Dans l’hypothèse où ces manquements seraient retenus comme des éléments constitutifs du harcèlement moral, ils concourraient à la réparation du préjudice moral global subi par le salarié, résultant de la dégradation de ses conditions de travail».
Naturellement, il ne s’agit que d’un jugement de première instance, auquel il sera sans doute fait appel, qui peut donc être réformé et ne saurait valoir de jurisprudence de principe.

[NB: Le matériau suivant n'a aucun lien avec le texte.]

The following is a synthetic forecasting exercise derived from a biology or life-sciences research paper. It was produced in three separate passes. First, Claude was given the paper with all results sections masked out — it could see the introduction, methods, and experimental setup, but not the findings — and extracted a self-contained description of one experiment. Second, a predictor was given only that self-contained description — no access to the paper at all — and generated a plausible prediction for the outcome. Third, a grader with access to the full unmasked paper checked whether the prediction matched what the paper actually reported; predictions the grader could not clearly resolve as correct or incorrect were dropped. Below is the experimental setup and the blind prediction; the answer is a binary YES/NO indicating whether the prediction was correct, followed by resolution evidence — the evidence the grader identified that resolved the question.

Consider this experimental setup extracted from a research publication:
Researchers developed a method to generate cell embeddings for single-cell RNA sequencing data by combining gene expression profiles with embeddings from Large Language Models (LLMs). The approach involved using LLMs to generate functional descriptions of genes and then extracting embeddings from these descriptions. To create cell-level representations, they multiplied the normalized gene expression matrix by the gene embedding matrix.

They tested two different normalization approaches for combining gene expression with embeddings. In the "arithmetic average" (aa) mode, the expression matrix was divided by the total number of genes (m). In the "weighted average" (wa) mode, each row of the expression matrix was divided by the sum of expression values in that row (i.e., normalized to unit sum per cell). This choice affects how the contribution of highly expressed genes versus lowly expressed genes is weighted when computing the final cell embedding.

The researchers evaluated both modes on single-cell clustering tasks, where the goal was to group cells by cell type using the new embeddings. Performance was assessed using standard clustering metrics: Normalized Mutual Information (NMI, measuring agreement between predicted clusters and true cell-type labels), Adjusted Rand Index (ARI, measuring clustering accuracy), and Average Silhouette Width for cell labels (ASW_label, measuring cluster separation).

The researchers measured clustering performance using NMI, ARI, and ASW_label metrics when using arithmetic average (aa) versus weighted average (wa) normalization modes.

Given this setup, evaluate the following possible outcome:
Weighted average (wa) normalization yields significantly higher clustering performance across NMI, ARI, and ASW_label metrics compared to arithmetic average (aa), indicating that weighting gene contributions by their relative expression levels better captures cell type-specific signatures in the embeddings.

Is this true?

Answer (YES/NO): YES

En revanche, cette décision particulièrement sévère, alors que le salarié n’apportait aucun élément précis justifiant d’un quelconque problème de santé, illustre l’exaspération que les conseillers et juges peuvent ressentir lorsque certaines obligations principales de l’employeur et notamment celles de suivi du contrat, des conditions de travail et de l’état de santé du salarié, n’ont jamais vraiment été respectées.
Il est utile par conséquent d’alerter les employeurs de gardiens sur le risque de telles condamnations lorsque le suivi des contrats ne respecte pas les obligations principales.